1. FIELD OF THE INVENTION
The present invention relates to the field of integrated circuits, and specifically, sensing of injected currents at the input pins of the integrated circuits.
2. ART BACKGROUND
It is well known in the art to use integrated circuits containing microcontrollers in applications such as closed-loop control and digital signal processing. Such applications are widely utilized in products such as modems, motor controls, engine controls and medical instrumentation, to name just a few. In the field of microcontrollers, it is also common to implement an on-chip analog-to-digital (A/D) converter to convert analog input signals into digital signals to be processed by the controller. However, because a microcontroller chip is quite often operating in a noisy environment, such as in an automobile input pins connected to the on-chip A/D converter frequently experience injected currents caused by sporadic voltage spikes in the proximity of the integrated circuit device.

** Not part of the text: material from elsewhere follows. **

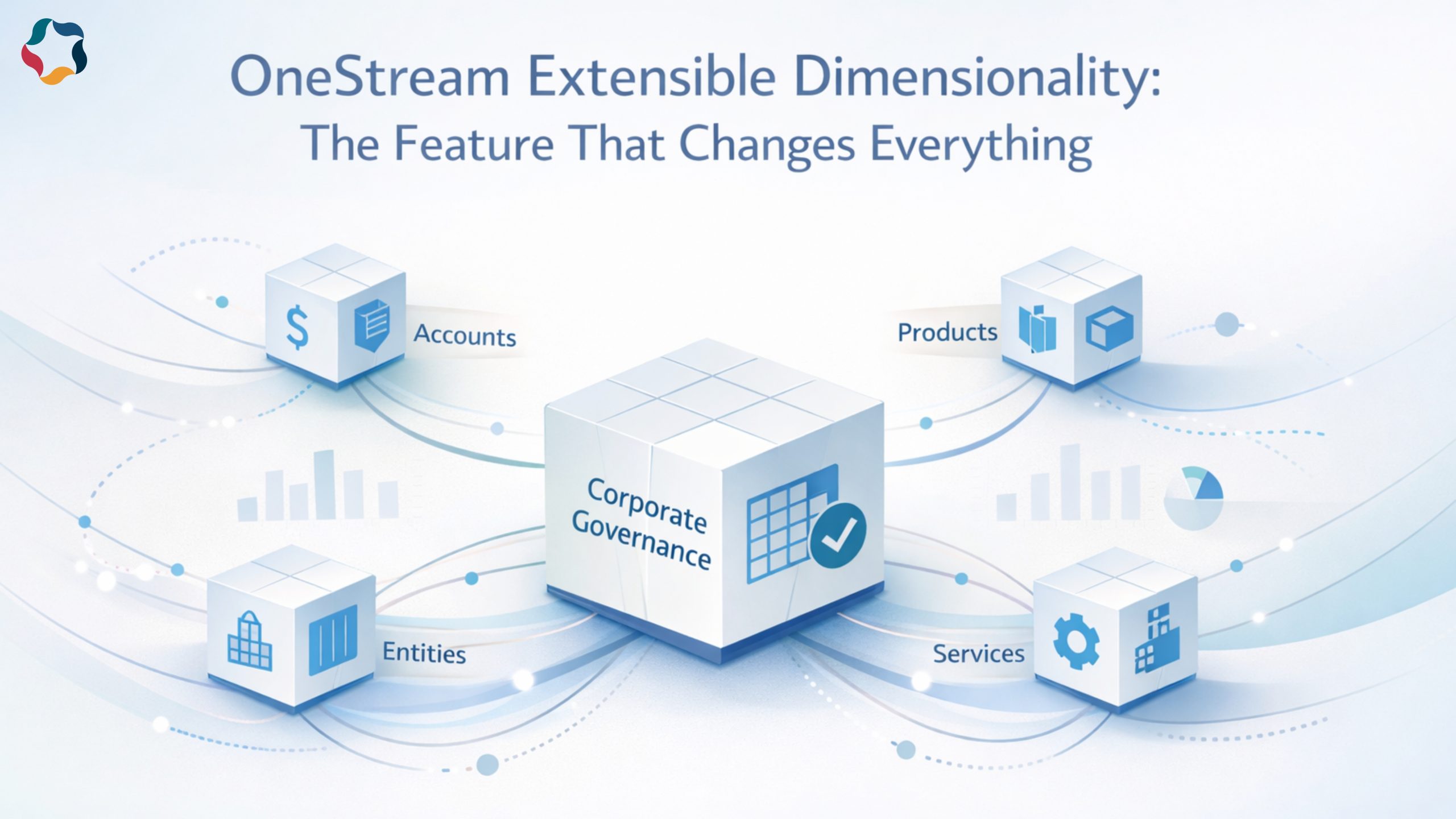 OneStream Extensible Dimensionality: The Feature That Changes Everything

When there is sufficient injected current present, a parasitic diode 100 at the input pin, such as the one shown in FIG. 1, becomes forward biased due to the voltage spike. As a result, input voltages to the A/D converter pins begin ramping up or down, thus affecting the analog comparison to be performed during the A/D conversion. This problem is typically avoided by connecting discrete external parts, such as Schottky diodes with their lower turn-on voltage, to the input pins to clamp the voltages at the input pins to less than one forward diode's ON voltage drop ("V.sub.D (ON)") beyond the supply voltage such that the parasitic diodes are not forward biased by the injected current. However, as the number of pins increases due to larger and larger scales of integration, more external parts are required for the pins on each chip, making this solution impractical and expensive. Also, attempts have been made to fabricate on-chip Schottky diodes in the same process. However, various semiconductor process limitations make implementing Schottky diodes on-chip an unsuitable solution. As such, an on-chip circuit to sense and clamp an injected current becomes a preferable solution in view of the process limitations confronted by the prior art. Also, because microcontrollers often must operate in environments with varying ambient temperature, an on-chip sense circuit must be able to track the threshold behavior of the parasitic diodes independent of the varying temperature to be completely effective.
As will be described in the following description, the present invention provides a circuit that senses and clamps an injected current at each of the input pins of an integrated circuit device. When sensing an injected current at the input pin, the circuit sinks the injected current to prevent the injected current from forward-biasing the parasitic diode and degrading the accuracy of the A/D converter. The sense circuit of the present invention is ideally suited for use in sensing and clamping an injected current at each of the pins as part of an integrated circuit. In addition, the sense circuit can be easily fabricated as an integral part of the semiconductor circuit which contains the microcontroller and the A/D converter. Furthermore, the sense circuit is able to track the threshold behavior of the input parasitic diode despite the temperature variations.